Patientenrechtegesetz hat nicht erhoffte Wirkung erzielt
Wie die FAZ schreibt, geht aus einer Antwort der Bundesregierung auf eine Anfrage der Grünen hervor, dass sich in den Jahren 2010 bis 2013 die Zahl der Verfahren vor Amts- oder Landgerichten gleichbleibend bei etwa 10.000 Fällen bewegte. In der Antwort, die der dpa vorliegt, heißt es, dass die Zahlen für 2014 noch nicht vorlägen. Von den Grünen wird daraus geschlossen, dass das im Februar 2013 in Kraft getretene Patientenrechtegesetz nicht die erhoffte Stärkung der Opfer gebracht habe.

Überwachung der ärztlichen Berufspflichten
Die schwarz-rote Bundesregierung steht den Angaben zufolge einer zentralen Erfassung von Verfahren zu ärztlichen Behandlungsfehlern und deren Veröffentlichung skeptisch gegenüber. So wird in der Antwort mitgeteilt, dass gegen eine bundeseinheitliche Auswertung von Verfahren in Arzthaftungssachen spreche, dass die Überwachung der ärztlichen Berufspflichten wie auch die Rechtsprechung der Amts-, Land- und Oberlandesgerichte dazu nach dem Grundgesetz Aufgaben der Länder seien.

Bis zu 170.000 Behandlungsfehler jährlich
Die Grünen meinen hingegen, dass die Bundesregierung für ein bundesweites Monitoring durch eine unabhängige Stelle sorgen sollte. Des Weiteren sollte die Regierung ein Fehler- und Risikomanagement in Kliniken gesetzlich verankern, damit auch diese gezwungen seien, sich mit Fehlern auseinanderzusetzen. Laut Bundesgesundheitsministerium reichen die Schätzungen über die Zahl der Behandlungsfehler von 40.000 bis 170.000 pro Jahr. In etwa zwei Drittel der Fälle würden die Behandlungsfehler im stationären Bereich (Krankenhäuser) passieren und das weitere Drittel ereigne sich in Arztpraxen.
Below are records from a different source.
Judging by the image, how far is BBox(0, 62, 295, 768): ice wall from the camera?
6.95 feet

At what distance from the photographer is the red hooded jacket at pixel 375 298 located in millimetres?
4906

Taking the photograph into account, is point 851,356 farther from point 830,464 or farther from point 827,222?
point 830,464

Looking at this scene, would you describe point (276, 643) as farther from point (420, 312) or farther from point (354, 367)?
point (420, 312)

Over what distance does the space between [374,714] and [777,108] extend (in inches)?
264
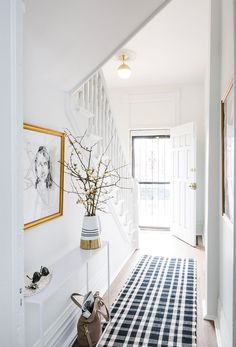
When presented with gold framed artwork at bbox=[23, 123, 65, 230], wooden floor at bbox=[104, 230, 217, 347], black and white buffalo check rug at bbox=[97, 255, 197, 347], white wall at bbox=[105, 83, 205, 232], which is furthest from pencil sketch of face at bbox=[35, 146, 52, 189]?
white wall at bbox=[105, 83, 205, 232]

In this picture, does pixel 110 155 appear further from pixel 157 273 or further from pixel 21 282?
pixel 21 282

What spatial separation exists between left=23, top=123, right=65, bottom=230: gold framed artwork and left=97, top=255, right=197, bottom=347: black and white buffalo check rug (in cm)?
110

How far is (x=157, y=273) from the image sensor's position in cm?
359

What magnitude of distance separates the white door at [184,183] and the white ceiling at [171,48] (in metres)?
0.92

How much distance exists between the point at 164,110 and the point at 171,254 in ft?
9.05

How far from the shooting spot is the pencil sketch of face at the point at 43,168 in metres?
1.87

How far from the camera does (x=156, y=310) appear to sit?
8.77ft

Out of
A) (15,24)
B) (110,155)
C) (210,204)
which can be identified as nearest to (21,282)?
(15,24)

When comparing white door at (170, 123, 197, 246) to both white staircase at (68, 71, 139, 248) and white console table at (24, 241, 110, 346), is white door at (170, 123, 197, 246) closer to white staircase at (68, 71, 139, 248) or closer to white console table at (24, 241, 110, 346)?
white staircase at (68, 71, 139, 248)

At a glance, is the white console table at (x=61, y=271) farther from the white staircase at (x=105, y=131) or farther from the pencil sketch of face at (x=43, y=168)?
the white staircase at (x=105, y=131)

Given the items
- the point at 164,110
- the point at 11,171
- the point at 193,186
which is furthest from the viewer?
the point at 164,110

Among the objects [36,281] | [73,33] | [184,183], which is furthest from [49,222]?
[184,183]

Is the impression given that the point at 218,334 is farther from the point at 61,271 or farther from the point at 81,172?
the point at 81,172

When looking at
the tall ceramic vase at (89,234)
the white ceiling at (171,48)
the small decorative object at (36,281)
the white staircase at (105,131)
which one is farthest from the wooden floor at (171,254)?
the white ceiling at (171,48)
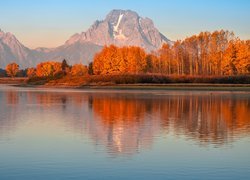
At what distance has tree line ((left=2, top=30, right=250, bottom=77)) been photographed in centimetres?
11606

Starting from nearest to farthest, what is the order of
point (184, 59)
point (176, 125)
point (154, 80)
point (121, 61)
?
point (176, 125) < point (154, 80) < point (121, 61) < point (184, 59)

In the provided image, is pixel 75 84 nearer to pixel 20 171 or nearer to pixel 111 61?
pixel 111 61

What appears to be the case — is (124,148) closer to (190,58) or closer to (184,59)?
(190,58)

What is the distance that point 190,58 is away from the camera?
138 m

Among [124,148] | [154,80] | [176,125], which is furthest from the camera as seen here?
[154,80]

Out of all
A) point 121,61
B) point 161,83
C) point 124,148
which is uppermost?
point 121,61

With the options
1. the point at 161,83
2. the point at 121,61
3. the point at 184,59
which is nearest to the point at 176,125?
the point at 161,83

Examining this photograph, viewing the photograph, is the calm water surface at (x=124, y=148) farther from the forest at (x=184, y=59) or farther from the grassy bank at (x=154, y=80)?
the forest at (x=184, y=59)

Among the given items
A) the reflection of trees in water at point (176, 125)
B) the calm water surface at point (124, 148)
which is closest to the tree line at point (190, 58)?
the reflection of trees in water at point (176, 125)

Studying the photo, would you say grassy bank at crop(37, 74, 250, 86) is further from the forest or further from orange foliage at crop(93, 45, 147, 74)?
orange foliage at crop(93, 45, 147, 74)

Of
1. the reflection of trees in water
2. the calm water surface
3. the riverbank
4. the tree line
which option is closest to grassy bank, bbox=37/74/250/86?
the riverbank

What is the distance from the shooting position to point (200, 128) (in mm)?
27094

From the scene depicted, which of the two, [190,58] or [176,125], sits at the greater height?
[190,58]

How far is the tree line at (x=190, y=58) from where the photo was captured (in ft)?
381
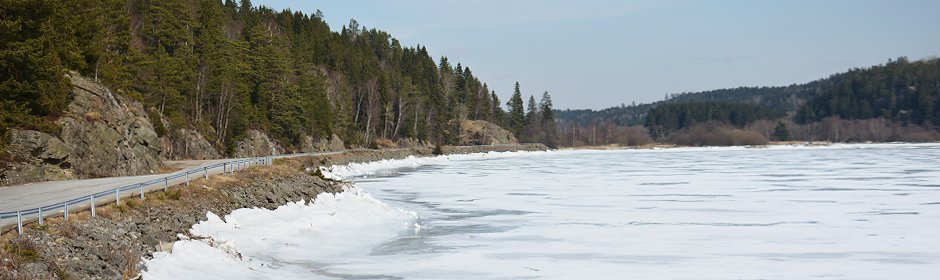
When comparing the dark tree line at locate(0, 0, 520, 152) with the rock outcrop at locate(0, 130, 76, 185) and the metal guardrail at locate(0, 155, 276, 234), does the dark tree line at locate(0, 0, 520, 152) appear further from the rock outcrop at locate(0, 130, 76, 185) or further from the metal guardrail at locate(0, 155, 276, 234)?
the metal guardrail at locate(0, 155, 276, 234)

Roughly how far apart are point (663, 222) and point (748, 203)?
773 cm

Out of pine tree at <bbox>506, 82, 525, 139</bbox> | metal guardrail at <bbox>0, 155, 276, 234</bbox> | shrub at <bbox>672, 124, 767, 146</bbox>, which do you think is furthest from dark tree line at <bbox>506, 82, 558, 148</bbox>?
metal guardrail at <bbox>0, 155, 276, 234</bbox>

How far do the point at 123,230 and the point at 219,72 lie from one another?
5087cm

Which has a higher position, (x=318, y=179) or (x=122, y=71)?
(x=122, y=71)

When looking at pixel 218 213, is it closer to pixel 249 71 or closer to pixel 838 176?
pixel 838 176

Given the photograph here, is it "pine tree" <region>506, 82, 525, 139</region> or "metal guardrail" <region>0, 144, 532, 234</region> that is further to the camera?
"pine tree" <region>506, 82, 525, 139</region>

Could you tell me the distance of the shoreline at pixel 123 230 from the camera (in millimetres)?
12284

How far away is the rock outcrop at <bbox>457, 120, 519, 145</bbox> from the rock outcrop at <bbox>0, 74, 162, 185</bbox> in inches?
3664

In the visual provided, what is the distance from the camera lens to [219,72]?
64062 mm

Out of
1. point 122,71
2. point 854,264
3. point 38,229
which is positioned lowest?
point 854,264

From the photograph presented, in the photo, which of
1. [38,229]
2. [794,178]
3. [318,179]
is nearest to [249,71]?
[318,179]

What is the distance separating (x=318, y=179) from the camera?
110 feet

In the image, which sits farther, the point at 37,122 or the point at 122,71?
the point at 122,71

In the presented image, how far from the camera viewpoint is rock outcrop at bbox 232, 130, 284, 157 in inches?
2507
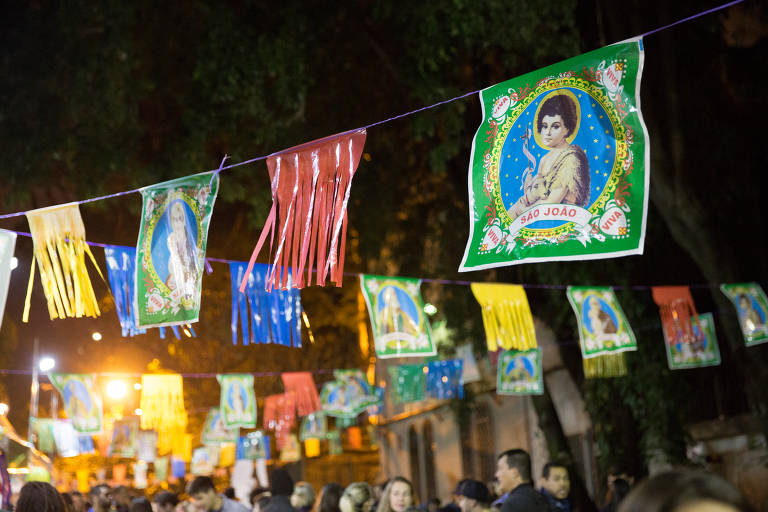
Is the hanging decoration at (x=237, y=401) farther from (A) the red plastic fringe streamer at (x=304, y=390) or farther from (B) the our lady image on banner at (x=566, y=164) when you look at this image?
(B) the our lady image on banner at (x=566, y=164)

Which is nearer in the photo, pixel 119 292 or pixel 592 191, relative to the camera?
pixel 592 191

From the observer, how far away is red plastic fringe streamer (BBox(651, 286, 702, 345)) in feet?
38.3

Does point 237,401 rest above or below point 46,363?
below

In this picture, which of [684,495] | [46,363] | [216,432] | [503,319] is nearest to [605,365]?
[503,319]

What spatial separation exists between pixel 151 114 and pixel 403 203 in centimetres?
497

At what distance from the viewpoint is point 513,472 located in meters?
6.36

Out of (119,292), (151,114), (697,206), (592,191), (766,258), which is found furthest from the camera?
(151,114)

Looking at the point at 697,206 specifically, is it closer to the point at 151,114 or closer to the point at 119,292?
the point at 119,292

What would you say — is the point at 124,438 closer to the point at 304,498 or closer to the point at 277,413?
the point at 277,413

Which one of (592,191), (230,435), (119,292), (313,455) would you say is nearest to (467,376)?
(230,435)

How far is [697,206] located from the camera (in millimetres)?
10281

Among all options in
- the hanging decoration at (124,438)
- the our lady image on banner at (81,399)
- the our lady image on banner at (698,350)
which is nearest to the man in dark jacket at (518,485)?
the our lady image on banner at (698,350)

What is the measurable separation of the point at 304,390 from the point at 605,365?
6.86 meters

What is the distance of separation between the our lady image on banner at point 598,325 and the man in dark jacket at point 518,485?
16.3ft
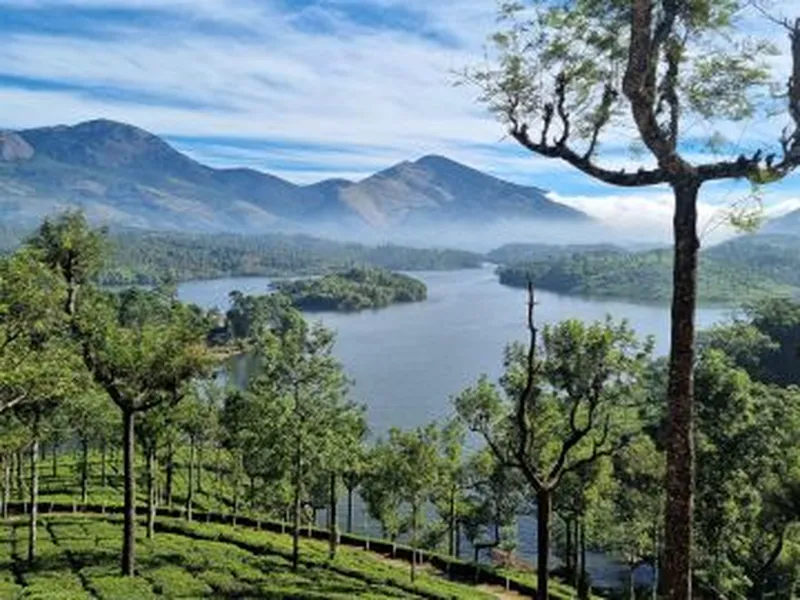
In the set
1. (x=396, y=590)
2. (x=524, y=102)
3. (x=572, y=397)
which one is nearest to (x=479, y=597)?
(x=396, y=590)

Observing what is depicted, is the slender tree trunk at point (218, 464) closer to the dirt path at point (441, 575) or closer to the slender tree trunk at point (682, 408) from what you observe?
the dirt path at point (441, 575)

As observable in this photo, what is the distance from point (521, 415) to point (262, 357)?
18833 millimetres

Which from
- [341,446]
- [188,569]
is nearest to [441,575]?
[341,446]

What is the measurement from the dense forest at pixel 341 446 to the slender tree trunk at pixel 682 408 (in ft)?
20.8

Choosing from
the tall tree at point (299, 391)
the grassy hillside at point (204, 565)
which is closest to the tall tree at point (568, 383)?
the grassy hillside at point (204, 565)

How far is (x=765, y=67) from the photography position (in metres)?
9.84

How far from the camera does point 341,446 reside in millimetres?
36812

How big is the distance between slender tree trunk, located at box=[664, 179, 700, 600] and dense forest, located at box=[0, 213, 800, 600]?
6350 mm

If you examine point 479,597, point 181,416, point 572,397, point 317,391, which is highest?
point 572,397

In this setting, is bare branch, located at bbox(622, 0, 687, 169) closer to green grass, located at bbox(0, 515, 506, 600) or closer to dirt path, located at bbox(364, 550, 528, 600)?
green grass, located at bbox(0, 515, 506, 600)

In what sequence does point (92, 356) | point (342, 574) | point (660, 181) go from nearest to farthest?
point (660, 181) < point (92, 356) < point (342, 574)

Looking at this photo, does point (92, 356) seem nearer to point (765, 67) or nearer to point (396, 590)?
point (396, 590)

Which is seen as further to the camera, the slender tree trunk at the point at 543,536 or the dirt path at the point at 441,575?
the dirt path at the point at 441,575

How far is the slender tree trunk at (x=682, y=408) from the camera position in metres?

„Einrichtung eines Härtefallfonds erforderlich“
Klein-Schmeink meinte: „Für schwer geschädigte Patienten, deren Fall ungeklärt bleibt, ist die Einrichtung eines Härtefallfonds erforderlich. Ein solcher Fonds schafft für die Geschädigten und die Behandelnden gleichermaßen eine Erleichterung und ist eine Antwort für die Fälle, in denen unvermeidbare Behandlungen mit hohen Risiken verbunden sind.“ Die Bundesärztekammer hatte in der Vergangenheit Berichte über die Zahl von Behandlungsfehlern relativiert und darauf verwiesen, dass sich deren Zahl, gemessen an der Gesamtzahl aller Behandlungsfälle im „Promillebereich“ bewegt. (ad)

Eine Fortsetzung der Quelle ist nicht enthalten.